Ce samedi 20 juin 2026, au 1.577e jour du conflit en Ukraine, les tensions diplomatiques entre la Pologne et l’Ukraine ont atteint un nouveau sommet. Cette escalade fait suite à la décision du président polonais, Karol Nawrocki, de retirer l’Ordre de l’Aigle blanc, la plus haute distinction polonaise, à Volodymyr Zelensky. Cette mesure est survenue après que l’Ukraine a nommé une unité militaire d’après l’UPA, une organisation nationaliste polonaise controversée, tenue responsable de milliers de morts pendant la Seconde Guerre mondiale.
EN BREF
- Un bombardement russe à Kharkiv a fait un mort et plusieurs blessés.
- La Pologne retire une distinction à Zelensky, entraînant des répercussions diplomatiques.
- Les deux pays divergent sur leur mémoire historique concernant la Seconde Guerre mondiale.
La réaction immédiate de Volodymyr Zelensky a été de renvoyer la médaille, illustrant ainsi la gravité de la situation. Ce geste a été suivi par d’autres responsables ukrainiens, notamment le ministre des Affaires étrangères Andriï Sybiga et le chef de l’administration présidentielle Kyrylo Boudanov, qui ont également restitué leurs décorations polonaises. Kyrylo Boudanov a qualifié la décision de son homologue polonais d' »offrande à l’agresseur moscovite », soulignant l’impact que cette crise pourrait avoir sur les relations entre les deux nations.
Les remarques de Donald Tusk, Premier ministre polonais, sur X, ont mis en exergue le fait que cette querelle réjouit le Kremlin, qui pourrait en tirer profit. De son côté, Dmitri Medvedev, ancien président russe, a exprimé son bonheur face à cette brouille, accusant l’Ukraine de sympathies nazies.

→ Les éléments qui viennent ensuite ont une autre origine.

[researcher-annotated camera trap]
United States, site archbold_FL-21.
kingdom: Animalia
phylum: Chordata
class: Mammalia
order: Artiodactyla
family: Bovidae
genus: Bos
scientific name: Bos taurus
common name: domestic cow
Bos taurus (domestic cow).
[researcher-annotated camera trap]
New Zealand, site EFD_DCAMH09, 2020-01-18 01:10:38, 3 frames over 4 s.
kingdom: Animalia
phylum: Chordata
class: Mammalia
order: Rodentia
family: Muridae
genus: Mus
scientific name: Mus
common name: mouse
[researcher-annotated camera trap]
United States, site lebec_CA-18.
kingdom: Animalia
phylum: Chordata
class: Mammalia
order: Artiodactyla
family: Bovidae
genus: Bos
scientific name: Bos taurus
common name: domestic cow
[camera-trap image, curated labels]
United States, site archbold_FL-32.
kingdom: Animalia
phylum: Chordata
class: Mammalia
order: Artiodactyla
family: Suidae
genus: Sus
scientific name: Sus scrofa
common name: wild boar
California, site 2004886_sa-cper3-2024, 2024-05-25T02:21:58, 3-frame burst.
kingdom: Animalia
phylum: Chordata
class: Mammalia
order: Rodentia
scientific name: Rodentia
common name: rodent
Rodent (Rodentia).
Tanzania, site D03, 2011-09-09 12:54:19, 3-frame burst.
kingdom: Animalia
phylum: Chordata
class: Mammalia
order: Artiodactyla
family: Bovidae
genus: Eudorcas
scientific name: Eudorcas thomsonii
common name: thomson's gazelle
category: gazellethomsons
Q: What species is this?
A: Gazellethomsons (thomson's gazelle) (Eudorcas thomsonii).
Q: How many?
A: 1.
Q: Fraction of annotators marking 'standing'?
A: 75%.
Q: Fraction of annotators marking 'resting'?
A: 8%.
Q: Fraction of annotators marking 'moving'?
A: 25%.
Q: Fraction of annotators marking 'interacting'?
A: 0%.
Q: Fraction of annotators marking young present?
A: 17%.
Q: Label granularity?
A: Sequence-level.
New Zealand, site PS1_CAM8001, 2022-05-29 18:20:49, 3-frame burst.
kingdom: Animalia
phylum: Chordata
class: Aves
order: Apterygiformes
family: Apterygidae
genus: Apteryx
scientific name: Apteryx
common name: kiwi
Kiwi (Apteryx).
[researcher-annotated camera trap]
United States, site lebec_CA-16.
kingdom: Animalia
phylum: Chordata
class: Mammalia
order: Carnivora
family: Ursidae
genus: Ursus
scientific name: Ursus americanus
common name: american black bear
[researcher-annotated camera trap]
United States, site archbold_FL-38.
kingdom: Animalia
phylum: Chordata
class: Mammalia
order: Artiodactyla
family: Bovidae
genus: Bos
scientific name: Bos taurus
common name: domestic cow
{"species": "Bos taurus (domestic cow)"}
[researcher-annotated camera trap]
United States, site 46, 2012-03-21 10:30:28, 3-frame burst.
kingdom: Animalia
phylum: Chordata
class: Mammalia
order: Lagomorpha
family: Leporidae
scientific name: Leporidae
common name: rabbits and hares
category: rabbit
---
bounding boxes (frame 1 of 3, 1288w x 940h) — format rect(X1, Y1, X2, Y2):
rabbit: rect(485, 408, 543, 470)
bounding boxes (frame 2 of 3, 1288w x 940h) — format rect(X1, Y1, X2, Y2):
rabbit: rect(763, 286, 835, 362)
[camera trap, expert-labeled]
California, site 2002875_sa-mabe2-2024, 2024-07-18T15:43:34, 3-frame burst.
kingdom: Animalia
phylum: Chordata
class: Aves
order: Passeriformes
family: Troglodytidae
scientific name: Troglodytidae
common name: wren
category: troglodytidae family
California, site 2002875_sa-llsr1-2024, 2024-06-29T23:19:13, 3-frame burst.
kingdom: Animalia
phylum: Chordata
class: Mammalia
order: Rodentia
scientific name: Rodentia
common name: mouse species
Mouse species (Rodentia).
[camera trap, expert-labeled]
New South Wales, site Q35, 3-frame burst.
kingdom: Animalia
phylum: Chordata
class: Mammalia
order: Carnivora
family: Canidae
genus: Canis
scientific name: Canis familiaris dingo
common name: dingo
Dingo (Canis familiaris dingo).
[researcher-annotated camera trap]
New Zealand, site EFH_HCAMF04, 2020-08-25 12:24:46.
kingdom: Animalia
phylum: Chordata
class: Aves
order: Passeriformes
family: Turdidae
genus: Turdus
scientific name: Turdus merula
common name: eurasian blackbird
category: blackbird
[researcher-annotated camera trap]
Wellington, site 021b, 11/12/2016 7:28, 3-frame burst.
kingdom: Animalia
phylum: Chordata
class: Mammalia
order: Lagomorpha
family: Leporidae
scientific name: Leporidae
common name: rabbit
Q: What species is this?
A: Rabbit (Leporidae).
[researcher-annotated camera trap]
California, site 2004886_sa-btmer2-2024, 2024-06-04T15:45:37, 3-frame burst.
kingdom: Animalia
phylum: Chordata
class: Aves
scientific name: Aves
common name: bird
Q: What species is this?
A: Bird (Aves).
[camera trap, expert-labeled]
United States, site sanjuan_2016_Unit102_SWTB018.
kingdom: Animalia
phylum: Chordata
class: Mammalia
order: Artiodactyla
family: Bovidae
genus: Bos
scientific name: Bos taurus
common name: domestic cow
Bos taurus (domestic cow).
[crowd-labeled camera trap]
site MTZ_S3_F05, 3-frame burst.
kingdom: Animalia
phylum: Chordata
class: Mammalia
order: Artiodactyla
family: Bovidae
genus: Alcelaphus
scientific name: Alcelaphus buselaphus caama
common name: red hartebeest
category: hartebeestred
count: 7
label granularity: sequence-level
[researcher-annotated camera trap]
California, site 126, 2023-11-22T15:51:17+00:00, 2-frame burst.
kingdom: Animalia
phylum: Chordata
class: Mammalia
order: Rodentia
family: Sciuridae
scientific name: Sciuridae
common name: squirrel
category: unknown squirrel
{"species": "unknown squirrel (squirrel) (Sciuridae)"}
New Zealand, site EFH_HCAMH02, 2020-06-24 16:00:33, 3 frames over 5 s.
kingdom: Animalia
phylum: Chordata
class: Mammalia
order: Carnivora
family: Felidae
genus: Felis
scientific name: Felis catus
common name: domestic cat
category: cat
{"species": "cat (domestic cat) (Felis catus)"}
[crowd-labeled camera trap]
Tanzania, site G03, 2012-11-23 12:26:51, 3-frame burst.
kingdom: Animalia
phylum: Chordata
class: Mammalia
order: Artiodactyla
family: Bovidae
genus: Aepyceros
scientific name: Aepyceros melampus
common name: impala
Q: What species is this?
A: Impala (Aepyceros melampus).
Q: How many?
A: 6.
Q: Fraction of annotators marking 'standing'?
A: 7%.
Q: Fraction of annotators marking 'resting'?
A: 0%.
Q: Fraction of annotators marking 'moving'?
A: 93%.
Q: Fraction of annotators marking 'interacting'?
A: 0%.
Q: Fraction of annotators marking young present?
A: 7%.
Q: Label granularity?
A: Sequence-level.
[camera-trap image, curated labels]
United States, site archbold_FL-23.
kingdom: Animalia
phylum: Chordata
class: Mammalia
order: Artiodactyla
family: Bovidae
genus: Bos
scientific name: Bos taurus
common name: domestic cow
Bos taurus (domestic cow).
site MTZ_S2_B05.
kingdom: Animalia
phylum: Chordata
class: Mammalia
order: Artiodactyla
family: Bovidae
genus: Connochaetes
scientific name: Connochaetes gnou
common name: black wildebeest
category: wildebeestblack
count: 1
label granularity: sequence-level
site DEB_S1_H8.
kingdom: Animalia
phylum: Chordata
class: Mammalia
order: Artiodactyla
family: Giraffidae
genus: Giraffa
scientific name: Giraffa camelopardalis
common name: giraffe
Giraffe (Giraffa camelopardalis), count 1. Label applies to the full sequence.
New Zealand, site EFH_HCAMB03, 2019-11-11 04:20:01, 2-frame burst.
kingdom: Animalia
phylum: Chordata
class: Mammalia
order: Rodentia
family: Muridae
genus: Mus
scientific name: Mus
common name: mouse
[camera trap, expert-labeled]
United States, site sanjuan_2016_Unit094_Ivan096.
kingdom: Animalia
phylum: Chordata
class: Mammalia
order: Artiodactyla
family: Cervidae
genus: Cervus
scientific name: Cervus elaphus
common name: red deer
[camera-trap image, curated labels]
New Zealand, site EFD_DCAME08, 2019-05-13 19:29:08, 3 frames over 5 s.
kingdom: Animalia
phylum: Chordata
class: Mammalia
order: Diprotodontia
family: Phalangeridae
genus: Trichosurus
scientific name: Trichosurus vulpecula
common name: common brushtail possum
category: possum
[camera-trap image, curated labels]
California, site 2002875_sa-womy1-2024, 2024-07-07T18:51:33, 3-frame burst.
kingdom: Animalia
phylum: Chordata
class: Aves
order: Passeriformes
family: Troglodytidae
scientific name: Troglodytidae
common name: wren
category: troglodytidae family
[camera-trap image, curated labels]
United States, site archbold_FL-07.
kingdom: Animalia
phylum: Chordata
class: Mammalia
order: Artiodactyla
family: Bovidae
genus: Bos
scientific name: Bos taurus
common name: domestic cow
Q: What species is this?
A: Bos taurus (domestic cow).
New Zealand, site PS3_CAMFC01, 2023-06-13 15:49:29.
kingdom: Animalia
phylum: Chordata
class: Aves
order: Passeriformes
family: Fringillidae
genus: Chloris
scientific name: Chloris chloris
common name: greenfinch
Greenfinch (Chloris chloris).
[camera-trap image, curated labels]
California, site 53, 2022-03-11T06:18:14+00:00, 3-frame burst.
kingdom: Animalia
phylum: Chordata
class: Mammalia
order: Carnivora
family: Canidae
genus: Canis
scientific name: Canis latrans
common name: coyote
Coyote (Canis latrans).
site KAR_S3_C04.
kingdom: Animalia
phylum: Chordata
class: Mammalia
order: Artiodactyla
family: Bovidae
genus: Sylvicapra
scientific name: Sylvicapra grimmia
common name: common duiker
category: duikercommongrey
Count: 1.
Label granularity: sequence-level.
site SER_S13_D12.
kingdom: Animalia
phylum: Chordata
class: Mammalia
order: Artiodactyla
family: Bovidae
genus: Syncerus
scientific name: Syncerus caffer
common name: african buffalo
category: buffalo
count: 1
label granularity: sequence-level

Les tensions entre Varsovie et Kiev ne se limitent pas à des disputes diplomatiques. Elles révèlent également des fractures mémorielles profondes. Les deux pays s’accordent sur le fait que des massacres ont eu lieu durant la Seconde Guerre mondiale, mais leurs interprétations divergent grandement. La Pologne parle de génocide, tandis que l’Ukraine évoque un « conflit tragique dans un contexte de guerre ».
Cette mémoire est devenue un enjeu central dans les relations bilatérales, surtout dans un contexte où le soutien à l’Ukraine est souvent lié à la résolution de ce contentieux historique. La montée des nationalistes en Pologne a exacerbé cette situation, avec des appels à ce que le soutien à l’Ukraine soit conditionné à des avancées sur cette question mémorielle.
Dans un contexte où la guerre en Ukraine se poursuit avec des conséquences tragiques sur le terrain, ce différend historique pourrait avoir des répercussions sur le soutien international dont bénéficie l’Ukraine. En effet, alors que Kiev continue de faire face à l’agression russe, des tensions avec des alliés pourraient s’avérer préjudiciables dans sa lutte pour la survie et l’intégrité territoriale.
Alors que la guerre continue de faire des ravages, notamment à Kharkiv où un bombardement russe a causé la mort d’une personne et blessé au moins neuf autres, la nécessité d’une solidarité unie entre l’Ukraine et ses partenaires est plus que jamais cruciale. Les évolutions récentes témoignent de la complexité des relations internationales dans le contexte de ce conflit, où la mémoire et l’histoire jouent un rôle déterminant.
Les peuples ukrainien et polonais doivent naviguer entre leurs histoires respectives tout en cherchant à construire un avenir commun, loin des tensions qui pourraient profiter à ceux qui souhaitent voir ces deux nations s’affronter.